Purposeful ambiguity allows a poet to create additional meaning, adjust tone, create surprise, and/or  juxtapose two ideas with subtlety.   Additionally, purposeful ambiguity can  create points where the poem turns or shifts.  To take a slightly different metaphor, if the poem is a house then ambiguities can be hinges allowing a the visitor to open a door and traverse from room to room.  The example I have today is that of shadow ambiguity, in which the ambiguity is a layer of intentional but not primary meaning.  This is analogous to a photo, in which a person’s shadow is not the primary focus but the shadow creates depth and tone and context.

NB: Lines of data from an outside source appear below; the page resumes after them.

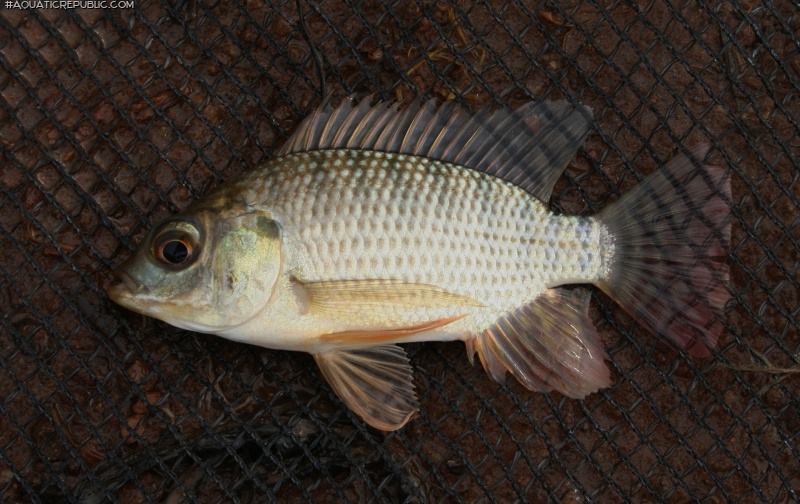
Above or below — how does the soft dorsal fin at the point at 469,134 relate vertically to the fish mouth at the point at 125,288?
below

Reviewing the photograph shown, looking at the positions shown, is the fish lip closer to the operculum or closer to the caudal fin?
the operculum

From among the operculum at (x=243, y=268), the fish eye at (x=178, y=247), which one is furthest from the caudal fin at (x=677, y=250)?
the fish eye at (x=178, y=247)

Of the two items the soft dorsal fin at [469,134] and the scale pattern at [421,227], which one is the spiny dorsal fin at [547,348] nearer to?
the scale pattern at [421,227]

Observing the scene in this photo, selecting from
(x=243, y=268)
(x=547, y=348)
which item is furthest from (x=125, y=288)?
(x=547, y=348)

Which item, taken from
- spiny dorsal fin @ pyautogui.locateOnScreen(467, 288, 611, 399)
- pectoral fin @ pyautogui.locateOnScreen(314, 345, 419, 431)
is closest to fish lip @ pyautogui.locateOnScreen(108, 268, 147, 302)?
pectoral fin @ pyautogui.locateOnScreen(314, 345, 419, 431)

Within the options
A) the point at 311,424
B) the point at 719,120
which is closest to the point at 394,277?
the point at 311,424

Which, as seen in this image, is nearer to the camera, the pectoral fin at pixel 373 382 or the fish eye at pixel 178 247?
the fish eye at pixel 178 247

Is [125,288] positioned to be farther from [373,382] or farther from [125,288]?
[373,382]

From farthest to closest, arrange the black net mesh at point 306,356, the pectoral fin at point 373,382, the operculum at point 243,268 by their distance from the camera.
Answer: the black net mesh at point 306,356
the pectoral fin at point 373,382
the operculum at point 243,268
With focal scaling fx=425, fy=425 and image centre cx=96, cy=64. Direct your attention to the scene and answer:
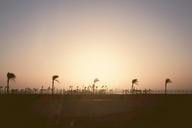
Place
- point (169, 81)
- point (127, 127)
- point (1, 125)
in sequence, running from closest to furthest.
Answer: point (1, 125)
point (127, 127)
point (169, 81)

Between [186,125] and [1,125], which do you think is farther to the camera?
[186,125]

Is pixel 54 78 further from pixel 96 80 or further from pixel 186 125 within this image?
pixel 186 125

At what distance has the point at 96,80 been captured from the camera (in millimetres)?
197875

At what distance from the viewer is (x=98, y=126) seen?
35.3m

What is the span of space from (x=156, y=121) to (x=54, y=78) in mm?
108680

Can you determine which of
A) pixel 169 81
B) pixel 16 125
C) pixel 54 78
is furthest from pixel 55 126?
pixel 169 81

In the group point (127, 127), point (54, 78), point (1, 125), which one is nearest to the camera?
point (1, 125)

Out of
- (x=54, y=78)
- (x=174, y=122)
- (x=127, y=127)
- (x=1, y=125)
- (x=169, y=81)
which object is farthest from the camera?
(x=169, y=81)

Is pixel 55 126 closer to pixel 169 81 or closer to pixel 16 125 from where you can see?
pixel 16 125

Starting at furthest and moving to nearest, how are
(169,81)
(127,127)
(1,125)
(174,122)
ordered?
(169,81) → (174,122) → (127,127) → (1,125)

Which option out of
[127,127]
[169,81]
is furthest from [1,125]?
[169,81]

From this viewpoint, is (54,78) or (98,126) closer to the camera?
(98,126)

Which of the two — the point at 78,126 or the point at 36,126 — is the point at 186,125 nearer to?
the point at 78,126

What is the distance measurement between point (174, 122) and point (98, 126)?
25.7ft
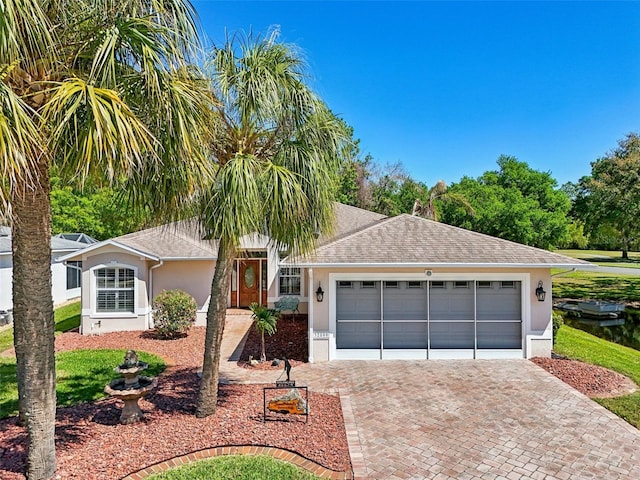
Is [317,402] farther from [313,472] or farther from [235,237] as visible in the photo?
[235,237]

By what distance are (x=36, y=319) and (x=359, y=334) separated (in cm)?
863

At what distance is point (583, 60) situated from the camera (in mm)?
16734

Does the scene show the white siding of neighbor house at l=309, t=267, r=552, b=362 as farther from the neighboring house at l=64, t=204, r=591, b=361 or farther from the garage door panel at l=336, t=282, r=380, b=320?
the garage door panel at l=336, t=282, r=380, b=320

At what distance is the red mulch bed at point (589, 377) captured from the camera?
9.18m

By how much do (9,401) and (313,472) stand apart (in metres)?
7.27

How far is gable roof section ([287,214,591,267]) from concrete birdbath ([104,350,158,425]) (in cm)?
466

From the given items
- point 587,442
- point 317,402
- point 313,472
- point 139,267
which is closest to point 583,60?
point 587,442

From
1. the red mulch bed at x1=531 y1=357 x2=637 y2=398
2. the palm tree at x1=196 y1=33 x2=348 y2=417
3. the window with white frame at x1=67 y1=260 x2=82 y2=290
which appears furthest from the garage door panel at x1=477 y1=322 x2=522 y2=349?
the window with white frame at x1=67 y1=260 x2=82 y2=290

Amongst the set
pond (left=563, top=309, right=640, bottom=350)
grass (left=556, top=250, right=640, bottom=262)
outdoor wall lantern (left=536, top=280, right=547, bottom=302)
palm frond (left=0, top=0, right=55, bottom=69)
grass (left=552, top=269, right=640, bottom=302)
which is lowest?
pond (left=563, top=309, right=640, bottom=350)

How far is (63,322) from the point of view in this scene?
17516mm

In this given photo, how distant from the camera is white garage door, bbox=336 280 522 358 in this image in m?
11.8

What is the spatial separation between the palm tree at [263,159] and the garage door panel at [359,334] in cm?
527

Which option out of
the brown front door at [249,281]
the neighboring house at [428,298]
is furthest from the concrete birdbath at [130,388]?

Here’s the example, from the first lines of Dean  Young’s  “Romanticism 101” which was published in the July/August 2014 issue of Poetry:

Then I realized I hadn’t secured the boat.
Then I realized my friend had lied to me.
Then I realized my dog was gone
no matter how much I called in the rain.

In this example, we know that the speaker has called while “in the rain” not “called in” the rain.  That is, he’s not doing a rain dance.  However that quiet flash of possible meaning hints at the idea of the speaker’s own agency in the situation.  He is probably at least partly responsible for creating his current state.  This adds to the melancholy of  the circumstance of a friend’s betrayal, a boat adrift (or a life adrift like the boat) and calling to a dog in the rain.   Here the shadow ambiguity works to cast the idea of additional meaning useful to the poem.  In this case the ambiguity creates a subtle suggestion of self-recrimination.

What do you think about the use of purposeful ambiguity in poems?  Do you have some favorite examples?